WHAT TO PRODUCE: Quote verbatim the lines from the one containing "Among (136,234), (20,103), which" through the last of the lines below, inclusive.

-- Start of EXERCISE INPUTS --

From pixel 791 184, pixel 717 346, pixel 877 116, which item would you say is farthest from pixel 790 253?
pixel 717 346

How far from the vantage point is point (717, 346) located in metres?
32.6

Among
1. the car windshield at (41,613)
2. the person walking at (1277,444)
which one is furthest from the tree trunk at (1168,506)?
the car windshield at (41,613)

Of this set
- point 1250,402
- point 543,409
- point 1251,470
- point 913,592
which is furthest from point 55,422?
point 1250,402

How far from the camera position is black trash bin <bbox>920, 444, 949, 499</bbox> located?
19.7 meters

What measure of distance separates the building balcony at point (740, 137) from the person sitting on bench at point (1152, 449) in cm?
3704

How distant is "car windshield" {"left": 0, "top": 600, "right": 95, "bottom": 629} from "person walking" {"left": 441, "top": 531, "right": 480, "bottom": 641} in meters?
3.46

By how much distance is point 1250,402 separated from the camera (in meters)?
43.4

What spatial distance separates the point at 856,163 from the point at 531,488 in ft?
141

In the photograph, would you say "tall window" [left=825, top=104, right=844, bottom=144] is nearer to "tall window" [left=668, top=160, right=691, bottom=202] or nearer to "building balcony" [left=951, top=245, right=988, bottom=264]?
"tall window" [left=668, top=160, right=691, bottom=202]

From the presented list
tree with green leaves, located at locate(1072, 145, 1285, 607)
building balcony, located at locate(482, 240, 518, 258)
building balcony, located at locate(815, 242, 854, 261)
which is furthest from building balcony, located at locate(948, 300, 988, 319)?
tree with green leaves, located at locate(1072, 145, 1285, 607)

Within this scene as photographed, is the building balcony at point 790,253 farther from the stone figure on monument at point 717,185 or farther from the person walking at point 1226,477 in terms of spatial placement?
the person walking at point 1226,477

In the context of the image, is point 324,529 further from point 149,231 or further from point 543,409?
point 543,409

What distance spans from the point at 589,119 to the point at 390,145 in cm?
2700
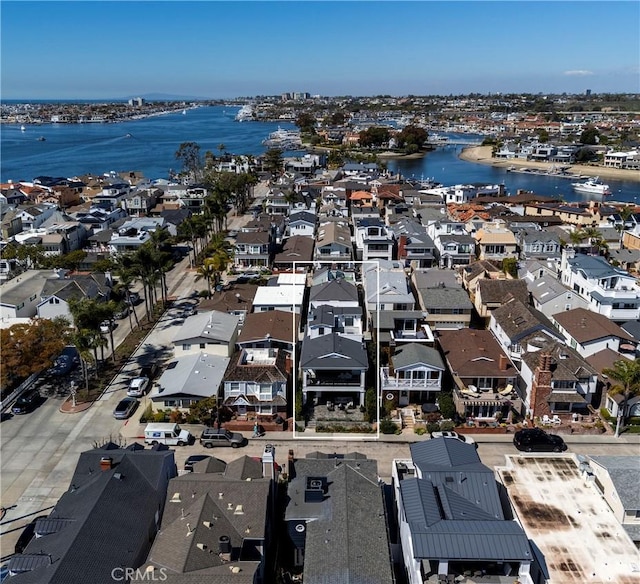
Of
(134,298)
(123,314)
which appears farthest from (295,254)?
(123,314)

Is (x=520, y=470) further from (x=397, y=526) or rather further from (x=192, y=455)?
(x=192, y=455)

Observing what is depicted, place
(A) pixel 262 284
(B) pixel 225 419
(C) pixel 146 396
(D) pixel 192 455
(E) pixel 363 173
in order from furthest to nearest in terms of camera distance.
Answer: (E) pixel 363 173 → (A) pixel 262 284 → (C) pixel 146 396 → (B) pixel 225 419 → (D) pixel 192 455

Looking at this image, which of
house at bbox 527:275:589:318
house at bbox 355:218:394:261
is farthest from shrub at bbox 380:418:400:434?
house at bbox 355:218:394:261

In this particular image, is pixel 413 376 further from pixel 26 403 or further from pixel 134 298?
pixel 134 298

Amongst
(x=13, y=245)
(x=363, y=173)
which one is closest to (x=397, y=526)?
(x=13, y=245)

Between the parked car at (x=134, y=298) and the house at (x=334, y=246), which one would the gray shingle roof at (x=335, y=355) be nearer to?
the house at (x=334, y=246)

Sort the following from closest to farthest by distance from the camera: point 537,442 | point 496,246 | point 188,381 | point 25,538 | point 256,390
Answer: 1. point 25,538
2. point 537,442
3. point 256,390
4. point 188,381
5. point 496,246

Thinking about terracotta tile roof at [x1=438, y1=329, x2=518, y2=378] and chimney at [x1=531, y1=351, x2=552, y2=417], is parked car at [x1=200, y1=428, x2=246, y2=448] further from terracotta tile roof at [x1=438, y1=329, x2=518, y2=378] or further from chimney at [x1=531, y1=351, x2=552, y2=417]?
chimney at [x1=531, y1=351, x2=552, y2=417]
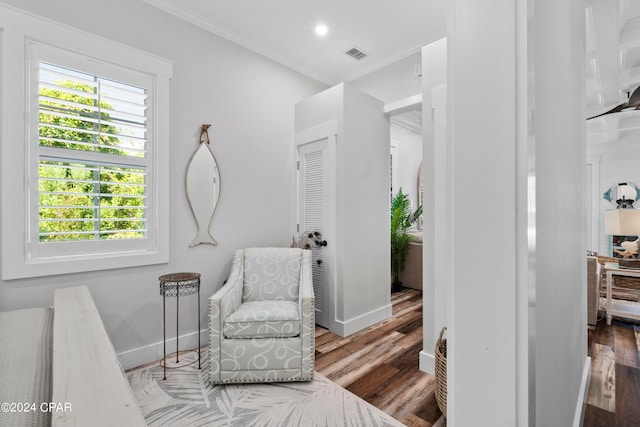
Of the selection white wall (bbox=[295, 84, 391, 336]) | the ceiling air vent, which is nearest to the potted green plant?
white wall (bbox=[295, 84, 391, 336])

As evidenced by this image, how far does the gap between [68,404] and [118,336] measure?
177 cm

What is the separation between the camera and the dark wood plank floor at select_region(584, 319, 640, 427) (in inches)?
69.1

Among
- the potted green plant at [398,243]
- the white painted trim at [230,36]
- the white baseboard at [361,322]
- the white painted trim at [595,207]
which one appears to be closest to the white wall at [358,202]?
the white baseboard at [361,322]

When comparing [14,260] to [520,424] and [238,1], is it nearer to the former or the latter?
[238,1]

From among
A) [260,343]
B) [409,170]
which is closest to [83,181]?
[260,343]

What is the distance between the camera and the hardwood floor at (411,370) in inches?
70.6

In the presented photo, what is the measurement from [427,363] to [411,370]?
0.42 feet

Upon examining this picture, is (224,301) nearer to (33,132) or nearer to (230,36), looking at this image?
(33,132)

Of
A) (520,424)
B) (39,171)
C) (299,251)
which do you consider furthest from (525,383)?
(39,171)

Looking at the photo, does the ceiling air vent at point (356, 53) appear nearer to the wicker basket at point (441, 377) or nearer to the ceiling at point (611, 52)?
the ceiling at point (611, 52)

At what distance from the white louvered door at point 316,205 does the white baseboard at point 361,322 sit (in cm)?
19

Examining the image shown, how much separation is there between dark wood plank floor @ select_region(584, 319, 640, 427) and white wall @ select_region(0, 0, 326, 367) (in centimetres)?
269

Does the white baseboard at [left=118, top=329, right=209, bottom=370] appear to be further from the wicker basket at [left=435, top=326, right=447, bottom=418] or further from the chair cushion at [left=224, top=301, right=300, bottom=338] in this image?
the wicker basket at [left=435, top=326, right=447, bottom=418]

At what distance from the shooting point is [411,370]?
2236 mm
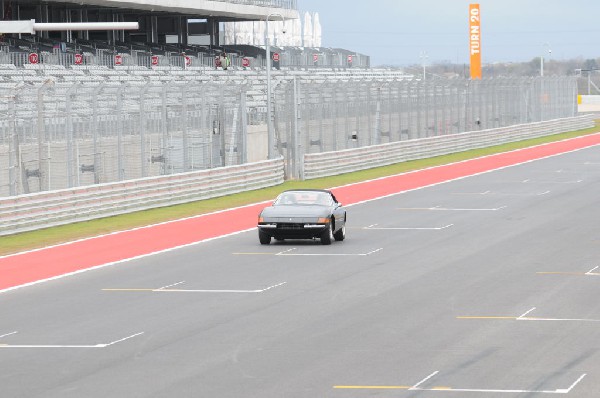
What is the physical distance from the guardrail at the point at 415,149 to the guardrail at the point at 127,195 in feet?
11.3

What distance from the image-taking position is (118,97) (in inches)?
1459

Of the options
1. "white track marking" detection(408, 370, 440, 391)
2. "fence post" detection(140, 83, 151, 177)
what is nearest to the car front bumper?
"fence post" detection(140, 83, 151, 177)

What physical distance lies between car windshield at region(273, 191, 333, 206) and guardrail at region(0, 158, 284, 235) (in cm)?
674

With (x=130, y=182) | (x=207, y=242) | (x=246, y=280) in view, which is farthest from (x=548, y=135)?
(x=246, y=280)

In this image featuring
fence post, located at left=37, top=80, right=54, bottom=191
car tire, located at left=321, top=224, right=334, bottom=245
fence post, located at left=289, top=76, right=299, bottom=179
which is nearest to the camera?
car tire, located at left=321, top=224, right=334, bottom=245

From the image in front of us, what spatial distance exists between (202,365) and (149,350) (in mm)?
1311

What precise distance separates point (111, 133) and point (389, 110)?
81.7 ft

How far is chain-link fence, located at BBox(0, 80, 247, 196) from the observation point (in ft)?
110

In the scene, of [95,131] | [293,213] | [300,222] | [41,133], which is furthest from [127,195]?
[300,222]

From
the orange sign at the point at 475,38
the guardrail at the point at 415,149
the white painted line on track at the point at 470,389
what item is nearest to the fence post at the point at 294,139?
the guardrail at the point at 415,149

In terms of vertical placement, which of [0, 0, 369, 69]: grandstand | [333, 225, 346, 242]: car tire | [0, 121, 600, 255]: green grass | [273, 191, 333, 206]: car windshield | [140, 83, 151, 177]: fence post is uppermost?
[0, 0, 369, 69]: grandstand

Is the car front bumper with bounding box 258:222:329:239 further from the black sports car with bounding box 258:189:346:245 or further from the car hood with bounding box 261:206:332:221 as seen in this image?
the car hood with bounding box 261:206:332:221

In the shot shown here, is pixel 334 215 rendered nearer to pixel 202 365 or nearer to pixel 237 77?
pixel 202 365

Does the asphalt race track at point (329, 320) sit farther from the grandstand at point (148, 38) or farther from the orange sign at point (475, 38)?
the orange sign at point (475, 38)
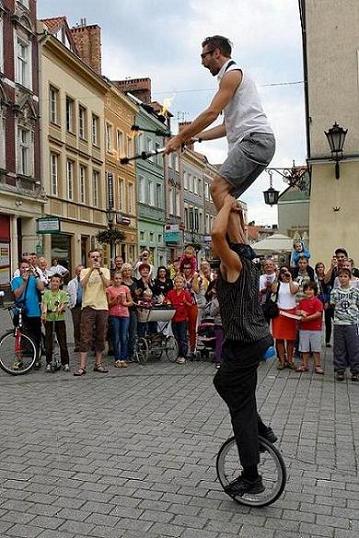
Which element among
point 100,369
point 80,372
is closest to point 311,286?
point 100,369

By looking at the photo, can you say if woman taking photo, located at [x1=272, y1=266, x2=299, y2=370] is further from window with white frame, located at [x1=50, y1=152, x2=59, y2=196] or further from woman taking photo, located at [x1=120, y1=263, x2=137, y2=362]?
window with white frame, located at [x1=50, y1=152, x2=59, y2=196]

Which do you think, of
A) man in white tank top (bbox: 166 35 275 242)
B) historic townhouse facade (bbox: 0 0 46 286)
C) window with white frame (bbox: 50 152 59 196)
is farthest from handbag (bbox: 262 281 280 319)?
window with white frame (bbox: 50 152 59 196)

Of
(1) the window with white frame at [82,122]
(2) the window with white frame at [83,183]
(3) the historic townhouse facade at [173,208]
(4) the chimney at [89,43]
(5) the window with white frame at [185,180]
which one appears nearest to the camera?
(2) the window with white frame at [83,183]

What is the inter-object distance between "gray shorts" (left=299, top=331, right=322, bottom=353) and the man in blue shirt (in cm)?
424

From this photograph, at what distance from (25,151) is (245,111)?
25.6m

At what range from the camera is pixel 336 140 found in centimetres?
1422

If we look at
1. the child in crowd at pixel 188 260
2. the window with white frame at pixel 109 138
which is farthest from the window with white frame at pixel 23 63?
the child in crowd at pixel 188 260

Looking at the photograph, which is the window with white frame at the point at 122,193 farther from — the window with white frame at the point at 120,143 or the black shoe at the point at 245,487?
the black shoe at the point at 245,487

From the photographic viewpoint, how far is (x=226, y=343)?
13.0 feet

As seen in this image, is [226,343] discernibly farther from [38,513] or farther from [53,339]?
[53,339]

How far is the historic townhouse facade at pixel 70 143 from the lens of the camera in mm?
29641

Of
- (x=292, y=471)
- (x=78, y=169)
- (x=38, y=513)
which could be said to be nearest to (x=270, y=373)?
(x=292, y=471)

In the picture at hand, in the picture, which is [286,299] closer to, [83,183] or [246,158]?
[246,158]

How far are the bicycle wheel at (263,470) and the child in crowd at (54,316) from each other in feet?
18.0
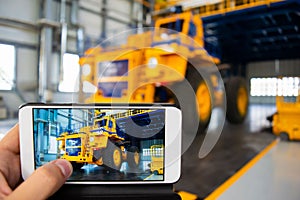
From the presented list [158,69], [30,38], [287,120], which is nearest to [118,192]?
[158,69]

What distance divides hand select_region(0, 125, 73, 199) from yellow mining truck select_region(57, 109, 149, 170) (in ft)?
0.14

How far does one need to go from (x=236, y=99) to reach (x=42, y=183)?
3096 mm

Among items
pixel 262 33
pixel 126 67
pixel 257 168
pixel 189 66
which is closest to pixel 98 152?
pixel 257 168

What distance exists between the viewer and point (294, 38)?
4.25 metres

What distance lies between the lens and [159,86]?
2365 millimetres

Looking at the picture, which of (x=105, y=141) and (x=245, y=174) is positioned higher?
(x=105, y=141)

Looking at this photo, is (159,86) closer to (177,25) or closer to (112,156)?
(177,25)

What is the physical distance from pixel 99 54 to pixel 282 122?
94.3 inches

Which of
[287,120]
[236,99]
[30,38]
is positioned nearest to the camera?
[287,120]

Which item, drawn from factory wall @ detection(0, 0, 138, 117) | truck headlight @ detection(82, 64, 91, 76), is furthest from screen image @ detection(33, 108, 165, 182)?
factory wall @ detection(0, 0, 138, 117)

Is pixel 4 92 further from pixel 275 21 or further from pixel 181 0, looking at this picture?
pixel 275 21

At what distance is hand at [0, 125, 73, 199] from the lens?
0.44 meters

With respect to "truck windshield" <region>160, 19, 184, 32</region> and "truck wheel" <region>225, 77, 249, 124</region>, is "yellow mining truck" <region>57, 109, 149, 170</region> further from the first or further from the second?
"truck wheel" <region>225, 77, 249, 124</region>

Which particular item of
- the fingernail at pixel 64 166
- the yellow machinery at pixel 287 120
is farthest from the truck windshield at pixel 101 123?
the yellow machinery at pixel 287 120
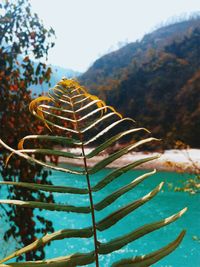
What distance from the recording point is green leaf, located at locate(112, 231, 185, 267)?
25.2 inches

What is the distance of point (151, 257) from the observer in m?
0.65

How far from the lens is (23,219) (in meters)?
3.66

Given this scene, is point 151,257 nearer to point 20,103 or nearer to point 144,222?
point 20,103

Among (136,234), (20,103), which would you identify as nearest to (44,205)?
(136,234)

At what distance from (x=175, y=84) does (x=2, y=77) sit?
46.7 m

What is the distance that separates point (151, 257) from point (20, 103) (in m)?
3.41

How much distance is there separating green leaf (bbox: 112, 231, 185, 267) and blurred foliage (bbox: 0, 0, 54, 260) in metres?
2.56

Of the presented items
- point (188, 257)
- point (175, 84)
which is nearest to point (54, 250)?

-- End of EXERCISE INPUTS --

COMPLETE RESPONSE:
Among (136,234), (20,103), which would you identify as nearest to (44,205)?
(136,234)

At what distance from (x=175, y=84) does (x=2, y=77) sit?
46.7 m

What is the distance that separates point (151, 257) from point (20, 103) (in m)?
3.41

How much distance is there separating green leaf (bbox: 112, 231, 185, 267) and blurred foliage (bbox: 0, 0, 54, 260) in metres?
2.56

Of the presented items
- point (188, 257)
- point (175, 84)
which is nearest to point (54, 250)?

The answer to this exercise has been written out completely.